• [The input]
START

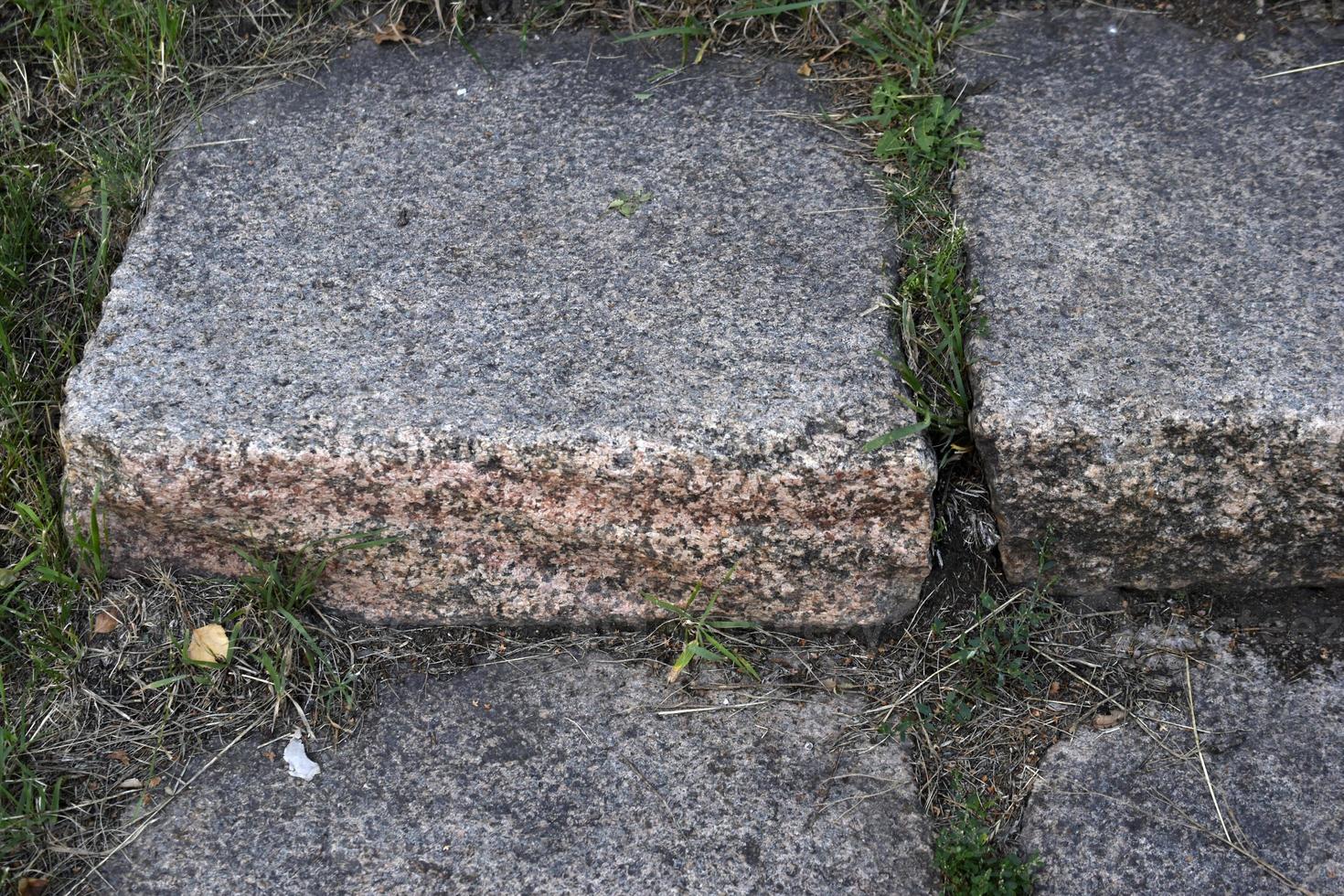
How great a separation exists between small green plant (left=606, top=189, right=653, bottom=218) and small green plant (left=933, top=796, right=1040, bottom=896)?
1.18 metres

END
START

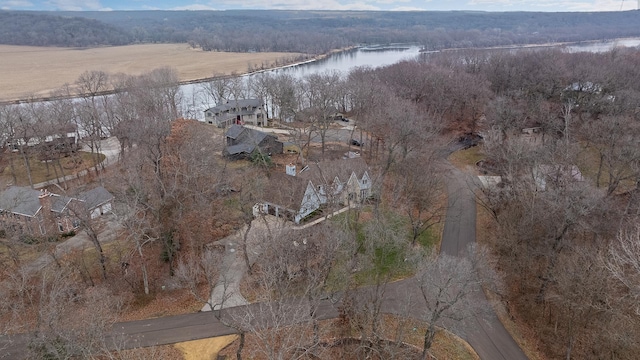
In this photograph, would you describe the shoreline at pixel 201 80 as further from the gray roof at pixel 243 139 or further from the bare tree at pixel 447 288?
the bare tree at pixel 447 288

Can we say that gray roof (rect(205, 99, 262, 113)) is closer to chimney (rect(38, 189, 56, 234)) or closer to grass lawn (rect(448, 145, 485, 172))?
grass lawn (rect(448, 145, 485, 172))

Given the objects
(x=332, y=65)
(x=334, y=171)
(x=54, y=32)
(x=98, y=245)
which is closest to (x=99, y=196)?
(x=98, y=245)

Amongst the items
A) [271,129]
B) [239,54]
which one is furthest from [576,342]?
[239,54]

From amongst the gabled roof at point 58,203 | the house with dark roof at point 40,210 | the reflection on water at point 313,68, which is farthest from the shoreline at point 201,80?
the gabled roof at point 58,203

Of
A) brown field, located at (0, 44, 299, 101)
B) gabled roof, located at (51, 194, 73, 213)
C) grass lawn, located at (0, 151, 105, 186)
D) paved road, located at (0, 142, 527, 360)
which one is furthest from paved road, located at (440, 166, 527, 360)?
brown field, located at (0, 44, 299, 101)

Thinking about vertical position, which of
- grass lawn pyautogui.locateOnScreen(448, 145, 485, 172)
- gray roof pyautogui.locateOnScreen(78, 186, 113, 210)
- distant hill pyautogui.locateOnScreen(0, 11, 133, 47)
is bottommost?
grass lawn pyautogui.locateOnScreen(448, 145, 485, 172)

END

• [The problem] Lay out the listing above as a Markdown table with the columns "Row" and "Line," starting with the line that contains "How great a" and going on through the line that contains "1.18 metres". Number each row and leave out blank lines.

• [Written answer]
| Row | Line |
|---|---|
| 1 | How great a separation exists between small green plant (left=606, top=189, right=653, bottom=218) and small green plant (left=933, top=796, right=1040, bottom=896)? |
| 2 | 1.18 metres |